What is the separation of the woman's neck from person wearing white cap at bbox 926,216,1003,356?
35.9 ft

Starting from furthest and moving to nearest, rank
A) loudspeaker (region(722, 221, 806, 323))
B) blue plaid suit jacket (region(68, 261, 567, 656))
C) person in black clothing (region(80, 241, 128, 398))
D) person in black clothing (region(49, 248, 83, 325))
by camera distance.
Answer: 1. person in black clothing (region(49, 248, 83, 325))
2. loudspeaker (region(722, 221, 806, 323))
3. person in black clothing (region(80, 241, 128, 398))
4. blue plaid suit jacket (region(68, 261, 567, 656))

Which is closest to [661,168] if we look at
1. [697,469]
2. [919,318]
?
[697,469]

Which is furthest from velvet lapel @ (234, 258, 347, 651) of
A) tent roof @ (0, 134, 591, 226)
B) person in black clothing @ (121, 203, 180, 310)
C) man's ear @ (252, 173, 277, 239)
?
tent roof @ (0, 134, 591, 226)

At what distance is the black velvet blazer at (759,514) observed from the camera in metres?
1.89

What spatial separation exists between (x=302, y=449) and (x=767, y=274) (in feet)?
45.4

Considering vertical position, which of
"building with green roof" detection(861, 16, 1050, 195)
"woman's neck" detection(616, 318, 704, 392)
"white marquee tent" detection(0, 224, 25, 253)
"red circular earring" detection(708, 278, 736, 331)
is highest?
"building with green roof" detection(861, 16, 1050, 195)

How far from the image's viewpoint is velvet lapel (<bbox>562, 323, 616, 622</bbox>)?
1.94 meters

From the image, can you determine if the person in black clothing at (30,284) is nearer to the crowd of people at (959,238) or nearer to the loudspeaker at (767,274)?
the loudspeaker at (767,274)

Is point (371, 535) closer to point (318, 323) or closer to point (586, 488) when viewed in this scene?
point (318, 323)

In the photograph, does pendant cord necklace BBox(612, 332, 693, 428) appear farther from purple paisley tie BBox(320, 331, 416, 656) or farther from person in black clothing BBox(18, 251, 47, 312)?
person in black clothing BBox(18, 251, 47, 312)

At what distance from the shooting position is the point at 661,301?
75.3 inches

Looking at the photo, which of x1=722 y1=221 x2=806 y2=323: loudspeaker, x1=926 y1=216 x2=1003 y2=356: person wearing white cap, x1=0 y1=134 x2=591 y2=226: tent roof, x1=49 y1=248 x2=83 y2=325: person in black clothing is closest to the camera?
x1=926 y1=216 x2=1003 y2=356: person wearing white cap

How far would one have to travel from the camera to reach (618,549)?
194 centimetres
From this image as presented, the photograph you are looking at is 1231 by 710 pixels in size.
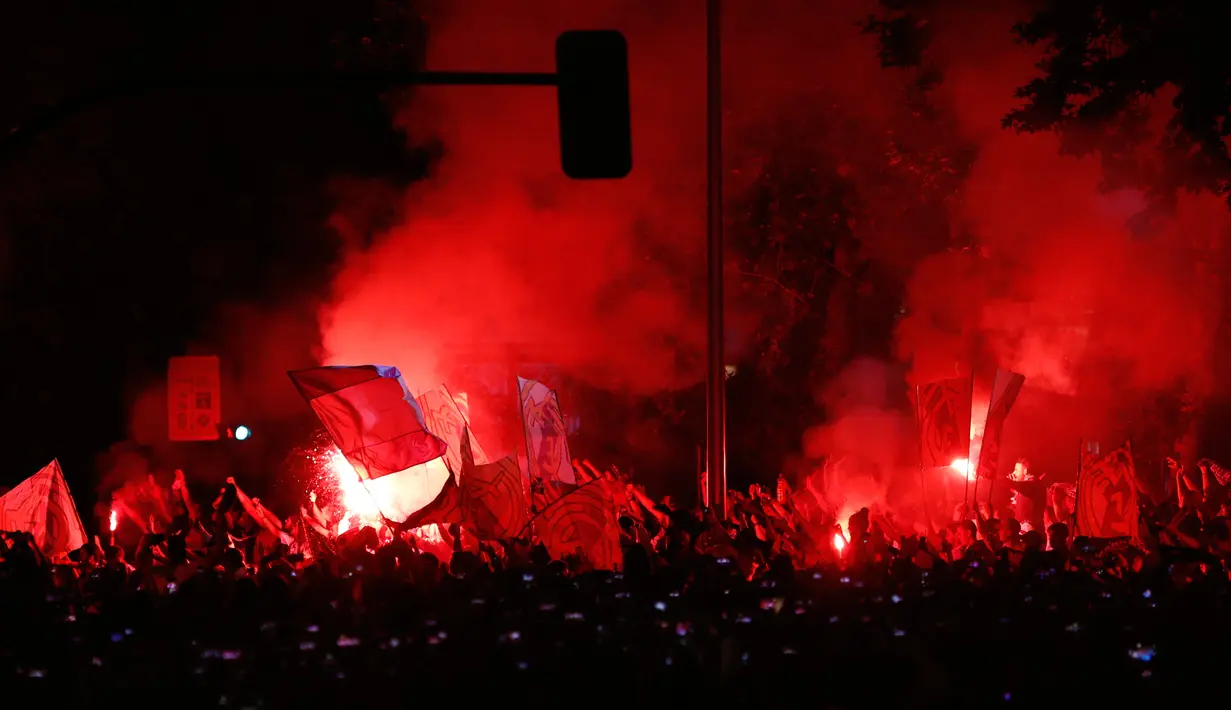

_ _ _ _

* YOUR TASK *
Turn the data above into a numbered list, one entry per line, leaving out blank lines and the pictures.

* THE COMPLETED TASK *
1. What is the separation of the woman's neck from person wearing white cap at bbox 926,216,1003,356?
2. 35.9 ft
3. Starting from furthest and moving to nearest, rank
4. A) loudspeaker (region(722, 221, 806, 323))
5. B) blue plaid suit jacket (region(68, 261, 567, 656))
6. C) person in black clothing (region(80, 241, 128, 398))
7. D) person in black clothing (region(49, 248, 83, 325))
8. by camera distance.
9. Answer: 1. person in black clothing (region(49, 248, 83, 325))
10. 2. loudspeaker (region(722, 221, 806, 323))
11. 3. person in black clothing (region(80, 241, 128, 398))
12. 4. blue plaid suit jacket (region(68, 261, 567, 656))
13. Which is closest to [661,168] if we look at
14. 1. [697,469]
15. 2. [919,318]
16. ?
17. [697,469]
18. Which is furthest from velvet lapel @ (234, 258, 347, 651) of
19. A) tent roof @ (0, 134, 591, 226)
20. B) person in black clothing @ (121, 203, 180, 310)
21. C) man's ear @ (252, 173, 277, 239)
22. ?
23. tent roof @ (0, 134, 591, 226)
24. At what distance is the black velvet blazer at (759,514) observed from the camera in metres?
25. 1.89
26. What spatial separation exists between (x=302, y=449) and (x=767, y=274) (in feet)?
27. 45.4
28. Considering vertical position, which of
29. "building with green roof" detection(861, 16, 1050, 195)
30. "woman's neck" detection(616, 318, 704, 392)
31. "white marquee tent" detection(0, 224, 25, 253)
32. "red circular earring" detection(708, 278, 736, 331)
33. is highest?
34. "building with green roof" detection(861, 16, 1050, 195)
35. How far from the image's viewpoint is velvet lapel (<bbox>562, 323, 616, 622</bbox>)?
36. 1.94 meters
37. From the image, can you determine if the person in black clothing at (30,284) is nearer to the crowd of people at (959,238) or nearer to the loudspeaker at (767,274)?
38. the loudspeaker at (767,274)
39. Is point (371, 535) closer to point (318, 323) or closer to point (586, 488) when viewed in this scene?
40. point (318, 323)
41. In the photograph, does pendant cord necklace BBox(612, 332, 693, 428) appear farther from purple paisley tie BBox(320, 331, 416, 656) or farther from person in black clothing BBox(18, 251, 47, 312)?
42. person in black clothing BBox(18, 251, 47, 312)
43. At what distance from the shooting position is the point at 661,301?
44. 75.3 inches
45. Looking at the photo, which of x1=722 y1=221 x2=806 y2=323: loudspeaker, x1=926 y1=216 x2=1003 y2=356: person wearing white cap, x1=0 y1=134 x2=591 y2=226: tent roof, x1=49 y1=248 x2=83 y2=325: person in black clothing is closest to the camera?
46. x1=926 y1=216 x2=1003 y2=356: person wearing white cap
47. How far would one have to travel from the camera to reach (618,549)?
48. 194 centimetres
49. From this image as presented, the photograph you are looking at is 1231 by 710 pixels in size.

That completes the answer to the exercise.